__Study text__:
Friday, November 19, 2010

“To all Masters Runners desperately hanging on to the dream... Good luck at your Turkey Trots!!!”

That tongue-in-cheek jab kicked off an entertaining and often humorous thread on the popular message board a year ago. Of the many post was this gem:
“Hard to resist the Turkey Trot bait here. I'll be running my 47th in a row Thursday. I won't attempt to describe how these streaks get under one's skin, but they certainly do. I can relate to most of the original poster's observations. I'll add that I run the second, uphill mile 75 seconds slower than the first mile (pitiful, in other words) and that I regularly get passed by h.s. boys wearing grass skirts.

Still, I wouldn't trade this day for any other in the year. I've been running long enough that I've stopped apologizing about it. It's not the only thing that I am, but it's a big part of who I am, and I'm okay with that. I'd rather be slow, graying me than a lot of other people and a lot of other things.

__The data__:
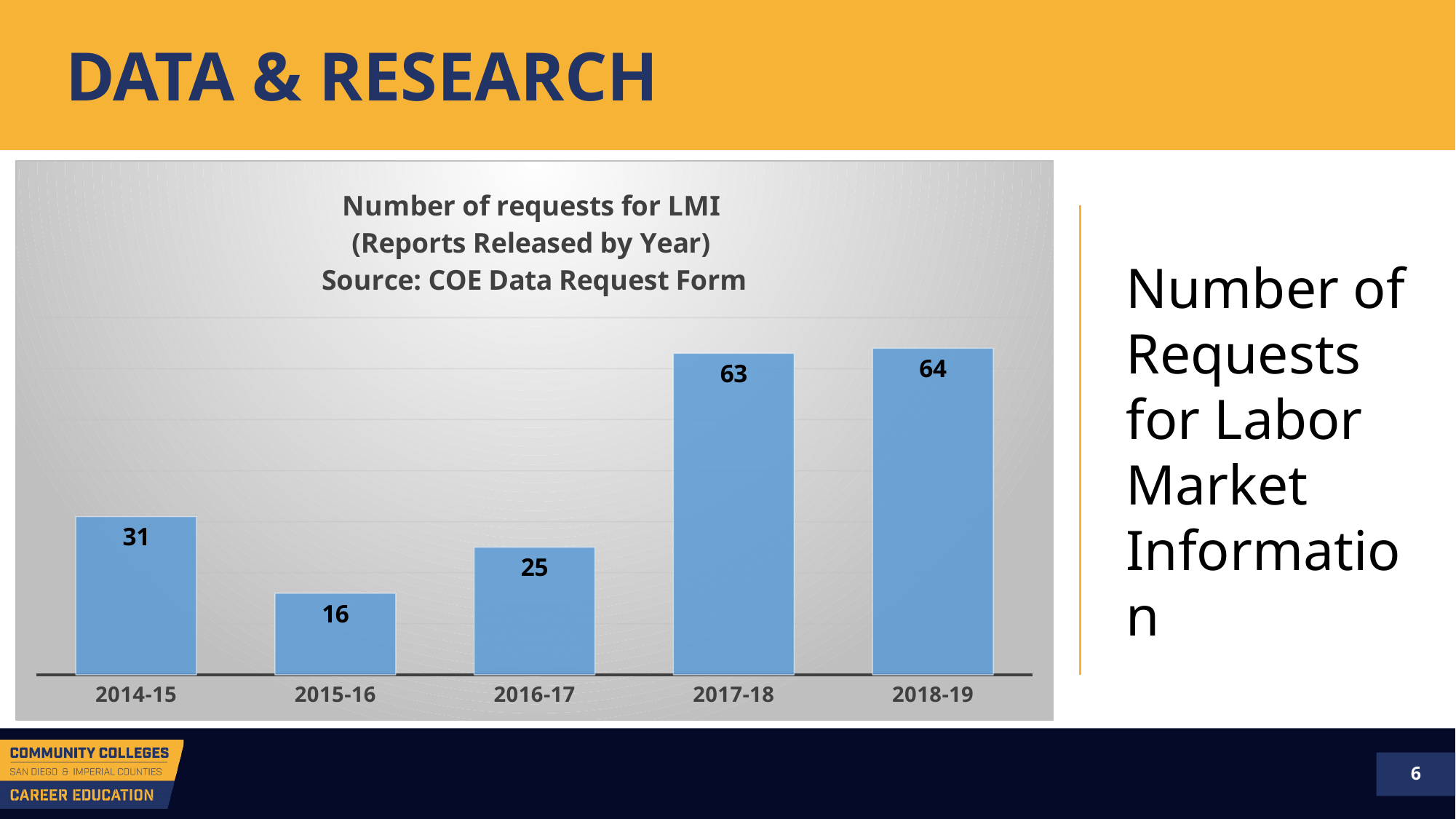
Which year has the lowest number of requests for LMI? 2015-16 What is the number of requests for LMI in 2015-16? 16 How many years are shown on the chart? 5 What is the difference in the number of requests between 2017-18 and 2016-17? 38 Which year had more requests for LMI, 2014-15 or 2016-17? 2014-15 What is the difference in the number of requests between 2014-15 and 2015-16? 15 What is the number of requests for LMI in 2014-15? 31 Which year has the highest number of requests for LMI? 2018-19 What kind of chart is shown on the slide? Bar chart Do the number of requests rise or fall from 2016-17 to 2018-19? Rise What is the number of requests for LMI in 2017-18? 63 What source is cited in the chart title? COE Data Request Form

__Action item 1__:
Answer these questions from the Turkey Trot post:
(a) What date appears at the top of the post?
(b) Which Turkey Trot in a row will the quoted message-board runner be running on Thursday?
(c) How much slower does that runner say the second, uphill mile is than the first?
__Action item 2__:
List every number written in digits in the Turkey Trot post.
__Action item 3__:
Continue the Turkey Trot blog post after its final sentence.

__Result 1__:
(a) Friday, November 19, 2010
(b) The 47th
(c) 75 seconds

__Result 2__:
19, 2010, 47th, 75

__Result 3__:
The Why Race? question is interesting. It's not required after all. I can be a runner without being a racer. My wife is always advising me to be "more moderate in all things." And she's smart, this is good advice.

But you know what? A person can get too much of this moderate stuff. Who wants to live a life that's always safe, controlled, aiming for the middle path?

Every once in a while I still want to feel the burn. To push to the limit. To be near collapse when I cross the finish line. Sure, I already know the result: It will be shown that I'm older and slower than I was yesterday and the day before that. I don't need a race to tell me these things.

But a race says I'm not ready to surrender. It says I'm going to keep struggling to squeeze all I can out of this life. It says I'm not checking out of here until I've given it my all. Yes, I know I'm gonna die some day.

But I have a good feeling about tomorrow's race”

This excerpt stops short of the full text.